* Task statement
Answer these questions from the biographical note on Alexander A. Gurshtein:
(a) On what date did he die?
(b) What was his mother's profession?
(c) At what age did he become fascinated by science, and by visiting what place?

* Source excerpt
☆ ☆ ☆ ☆ ☆ ☆ ☆

Alexander Aronovich Gurshtein died on Friday the 3rd of April, 2020.

Alexander A. Gurshtein was born on 21 February 1937 in Moscow, the son of Aron Sheftelevich Gurshtein, a notable writer, literary critic, translator and member of the Union of Soviet Writers, and Yelena Vasilievna Resnikova, a journalist who for a number of years was a leading editor in a radio studio specializing in foreign broadcasting. An only child, Alex grew up Jewish in Moscow amidst the turbulence of Stalinist rule and World War II, in the course of which his father was killed in combat when Alex was four years old. Raised by his mother and grandmother, at age thirteen Alex acquired a fascination for science by visiting the Moscow Planetarium, which became a center of his social life “with a charming and very adequate circle of young boys and girls” in a school club dubbed “The Special Scholar’s Circle.” (oral history 1/13/94, p. 5) He also began studying astronomy in school at that time.

☆ ☆ ☆ ☆ ☆ ☆ ☆

[Entries from a dataset]
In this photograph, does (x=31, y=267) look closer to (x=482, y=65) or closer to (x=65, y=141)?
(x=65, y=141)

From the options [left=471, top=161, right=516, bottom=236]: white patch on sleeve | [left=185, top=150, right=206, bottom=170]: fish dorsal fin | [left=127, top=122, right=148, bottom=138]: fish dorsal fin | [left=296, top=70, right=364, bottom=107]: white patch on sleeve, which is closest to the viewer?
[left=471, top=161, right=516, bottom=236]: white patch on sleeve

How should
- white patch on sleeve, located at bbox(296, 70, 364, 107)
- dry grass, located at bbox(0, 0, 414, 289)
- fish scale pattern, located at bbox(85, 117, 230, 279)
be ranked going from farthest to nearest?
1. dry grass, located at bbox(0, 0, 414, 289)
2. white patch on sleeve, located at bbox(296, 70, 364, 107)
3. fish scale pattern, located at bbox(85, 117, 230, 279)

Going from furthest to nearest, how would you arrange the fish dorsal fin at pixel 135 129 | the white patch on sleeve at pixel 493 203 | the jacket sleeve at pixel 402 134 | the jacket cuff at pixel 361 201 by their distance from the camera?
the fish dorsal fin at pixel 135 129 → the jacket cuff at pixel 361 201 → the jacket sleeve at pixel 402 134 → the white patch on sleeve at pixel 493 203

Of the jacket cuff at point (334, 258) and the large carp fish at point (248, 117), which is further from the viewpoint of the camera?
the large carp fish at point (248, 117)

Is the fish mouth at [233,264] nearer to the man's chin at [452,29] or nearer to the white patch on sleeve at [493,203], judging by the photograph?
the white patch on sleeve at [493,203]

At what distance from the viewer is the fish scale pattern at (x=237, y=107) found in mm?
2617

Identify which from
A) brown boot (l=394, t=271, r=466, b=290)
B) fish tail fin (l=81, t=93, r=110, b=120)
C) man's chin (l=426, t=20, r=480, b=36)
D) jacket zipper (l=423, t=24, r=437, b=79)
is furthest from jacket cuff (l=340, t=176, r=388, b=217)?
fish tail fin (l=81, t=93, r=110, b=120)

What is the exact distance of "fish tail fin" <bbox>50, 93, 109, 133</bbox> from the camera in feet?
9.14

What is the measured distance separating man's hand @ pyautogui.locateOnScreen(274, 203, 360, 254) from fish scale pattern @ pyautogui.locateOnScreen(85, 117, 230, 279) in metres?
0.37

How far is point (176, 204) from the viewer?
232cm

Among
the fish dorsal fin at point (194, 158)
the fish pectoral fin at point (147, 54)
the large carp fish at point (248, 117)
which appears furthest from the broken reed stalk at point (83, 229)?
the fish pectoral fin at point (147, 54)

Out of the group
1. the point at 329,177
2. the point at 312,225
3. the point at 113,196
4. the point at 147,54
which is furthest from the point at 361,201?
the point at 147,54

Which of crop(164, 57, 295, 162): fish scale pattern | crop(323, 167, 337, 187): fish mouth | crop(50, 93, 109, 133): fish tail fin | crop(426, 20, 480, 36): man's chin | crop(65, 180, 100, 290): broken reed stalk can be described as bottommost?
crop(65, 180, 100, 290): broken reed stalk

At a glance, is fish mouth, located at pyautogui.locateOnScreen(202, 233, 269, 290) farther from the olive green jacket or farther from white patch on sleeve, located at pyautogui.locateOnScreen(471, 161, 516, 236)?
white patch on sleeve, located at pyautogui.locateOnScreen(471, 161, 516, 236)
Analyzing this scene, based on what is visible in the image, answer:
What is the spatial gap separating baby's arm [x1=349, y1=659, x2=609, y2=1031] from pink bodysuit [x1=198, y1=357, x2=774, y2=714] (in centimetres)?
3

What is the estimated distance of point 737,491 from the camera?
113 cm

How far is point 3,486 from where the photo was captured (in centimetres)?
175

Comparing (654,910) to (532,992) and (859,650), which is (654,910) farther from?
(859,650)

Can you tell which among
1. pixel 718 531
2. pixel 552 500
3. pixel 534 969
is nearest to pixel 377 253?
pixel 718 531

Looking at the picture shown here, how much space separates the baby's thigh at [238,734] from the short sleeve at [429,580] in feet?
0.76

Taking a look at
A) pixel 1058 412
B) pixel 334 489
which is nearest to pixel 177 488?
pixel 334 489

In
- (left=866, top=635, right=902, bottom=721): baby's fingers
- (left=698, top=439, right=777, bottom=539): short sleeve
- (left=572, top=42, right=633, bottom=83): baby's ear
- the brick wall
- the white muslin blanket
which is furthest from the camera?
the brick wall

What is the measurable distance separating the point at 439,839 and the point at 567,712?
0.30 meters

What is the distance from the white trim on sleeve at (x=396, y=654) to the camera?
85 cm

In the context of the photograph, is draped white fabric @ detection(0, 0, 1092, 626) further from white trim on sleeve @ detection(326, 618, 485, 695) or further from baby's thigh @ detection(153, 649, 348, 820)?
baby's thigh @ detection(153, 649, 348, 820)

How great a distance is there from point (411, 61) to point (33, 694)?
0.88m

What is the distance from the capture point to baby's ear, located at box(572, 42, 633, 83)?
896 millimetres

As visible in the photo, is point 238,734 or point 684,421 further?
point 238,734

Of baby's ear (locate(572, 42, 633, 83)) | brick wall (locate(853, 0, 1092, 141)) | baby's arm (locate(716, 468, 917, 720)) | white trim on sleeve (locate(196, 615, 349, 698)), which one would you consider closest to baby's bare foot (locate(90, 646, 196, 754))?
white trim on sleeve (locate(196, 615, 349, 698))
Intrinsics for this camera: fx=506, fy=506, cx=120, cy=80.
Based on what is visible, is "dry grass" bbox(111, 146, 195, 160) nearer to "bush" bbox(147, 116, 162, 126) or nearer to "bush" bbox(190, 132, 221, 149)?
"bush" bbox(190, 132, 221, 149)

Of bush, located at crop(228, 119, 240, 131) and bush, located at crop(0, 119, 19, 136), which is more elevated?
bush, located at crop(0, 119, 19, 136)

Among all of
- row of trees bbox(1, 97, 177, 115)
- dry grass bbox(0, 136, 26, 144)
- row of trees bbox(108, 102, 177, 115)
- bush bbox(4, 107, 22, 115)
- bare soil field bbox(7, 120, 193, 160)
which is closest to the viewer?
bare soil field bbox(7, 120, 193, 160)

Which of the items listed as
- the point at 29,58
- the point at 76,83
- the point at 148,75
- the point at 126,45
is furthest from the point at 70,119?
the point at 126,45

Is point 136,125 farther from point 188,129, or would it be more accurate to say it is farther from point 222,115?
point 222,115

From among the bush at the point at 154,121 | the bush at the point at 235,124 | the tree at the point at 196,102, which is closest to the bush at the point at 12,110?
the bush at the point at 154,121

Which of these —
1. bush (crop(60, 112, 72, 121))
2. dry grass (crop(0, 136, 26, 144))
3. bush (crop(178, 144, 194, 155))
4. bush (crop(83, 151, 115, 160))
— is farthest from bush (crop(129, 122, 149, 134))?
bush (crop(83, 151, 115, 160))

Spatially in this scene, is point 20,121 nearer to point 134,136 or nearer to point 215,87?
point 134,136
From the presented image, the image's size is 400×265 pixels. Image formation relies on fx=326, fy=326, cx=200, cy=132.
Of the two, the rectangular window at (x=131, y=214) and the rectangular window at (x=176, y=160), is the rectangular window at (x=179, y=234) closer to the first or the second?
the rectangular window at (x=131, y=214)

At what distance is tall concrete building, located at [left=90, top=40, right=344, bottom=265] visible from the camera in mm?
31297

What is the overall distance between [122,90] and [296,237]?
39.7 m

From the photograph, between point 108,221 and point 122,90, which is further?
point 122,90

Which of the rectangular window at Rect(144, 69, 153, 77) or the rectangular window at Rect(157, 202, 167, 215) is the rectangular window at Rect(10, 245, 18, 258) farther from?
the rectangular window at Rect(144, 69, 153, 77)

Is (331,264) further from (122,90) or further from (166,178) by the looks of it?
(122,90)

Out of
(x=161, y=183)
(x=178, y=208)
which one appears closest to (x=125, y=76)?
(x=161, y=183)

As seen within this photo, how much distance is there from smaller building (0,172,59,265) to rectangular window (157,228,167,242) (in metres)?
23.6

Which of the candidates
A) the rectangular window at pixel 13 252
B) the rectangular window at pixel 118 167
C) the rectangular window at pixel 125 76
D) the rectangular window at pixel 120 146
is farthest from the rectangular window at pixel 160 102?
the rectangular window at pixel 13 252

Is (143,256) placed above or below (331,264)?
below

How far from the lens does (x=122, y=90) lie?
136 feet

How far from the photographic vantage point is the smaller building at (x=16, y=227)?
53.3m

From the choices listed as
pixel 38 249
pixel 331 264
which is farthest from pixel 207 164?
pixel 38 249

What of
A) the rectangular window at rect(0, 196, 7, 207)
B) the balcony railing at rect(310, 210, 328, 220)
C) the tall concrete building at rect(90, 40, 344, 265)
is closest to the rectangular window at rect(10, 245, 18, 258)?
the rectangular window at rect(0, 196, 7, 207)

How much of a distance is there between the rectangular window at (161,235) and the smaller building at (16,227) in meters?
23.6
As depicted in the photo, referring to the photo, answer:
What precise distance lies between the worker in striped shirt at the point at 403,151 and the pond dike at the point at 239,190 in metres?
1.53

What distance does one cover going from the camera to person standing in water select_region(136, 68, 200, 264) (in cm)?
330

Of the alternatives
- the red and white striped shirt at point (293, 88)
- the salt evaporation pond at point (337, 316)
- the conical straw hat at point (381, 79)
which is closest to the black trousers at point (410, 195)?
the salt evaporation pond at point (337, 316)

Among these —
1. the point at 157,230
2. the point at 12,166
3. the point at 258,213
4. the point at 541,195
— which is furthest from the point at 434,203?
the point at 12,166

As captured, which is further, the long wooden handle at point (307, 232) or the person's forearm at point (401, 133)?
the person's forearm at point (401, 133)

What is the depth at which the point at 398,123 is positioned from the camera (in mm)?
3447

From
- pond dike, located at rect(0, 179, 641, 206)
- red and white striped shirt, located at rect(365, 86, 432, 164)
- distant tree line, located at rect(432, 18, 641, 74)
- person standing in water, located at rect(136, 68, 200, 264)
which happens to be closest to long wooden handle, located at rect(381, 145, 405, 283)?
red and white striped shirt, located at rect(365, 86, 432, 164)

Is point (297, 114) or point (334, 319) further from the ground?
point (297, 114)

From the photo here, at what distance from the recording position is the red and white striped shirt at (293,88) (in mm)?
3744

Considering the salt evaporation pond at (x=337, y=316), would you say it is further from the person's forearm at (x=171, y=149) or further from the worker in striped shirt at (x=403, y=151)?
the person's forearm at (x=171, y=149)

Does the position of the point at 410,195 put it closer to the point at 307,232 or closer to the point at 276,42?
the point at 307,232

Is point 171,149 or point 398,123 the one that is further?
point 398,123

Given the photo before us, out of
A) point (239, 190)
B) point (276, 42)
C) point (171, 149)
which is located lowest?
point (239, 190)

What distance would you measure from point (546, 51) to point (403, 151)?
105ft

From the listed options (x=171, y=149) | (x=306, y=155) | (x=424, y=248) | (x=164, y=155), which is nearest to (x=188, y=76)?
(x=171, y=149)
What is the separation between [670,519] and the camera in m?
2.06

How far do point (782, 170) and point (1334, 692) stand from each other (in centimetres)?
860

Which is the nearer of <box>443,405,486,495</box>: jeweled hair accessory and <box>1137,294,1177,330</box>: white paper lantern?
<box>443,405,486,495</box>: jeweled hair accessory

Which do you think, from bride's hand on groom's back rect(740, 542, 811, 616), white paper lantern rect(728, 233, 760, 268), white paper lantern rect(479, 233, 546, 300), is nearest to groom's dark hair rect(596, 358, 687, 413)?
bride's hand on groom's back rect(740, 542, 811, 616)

☆ ☆ ☆ ☆ ☆ ☆ ☆

* Result for this task
(a) Friday, April 3, 2020.
(b) She was a journalist.
(c) At age thirteen, by visiting the Moscow Planetarium.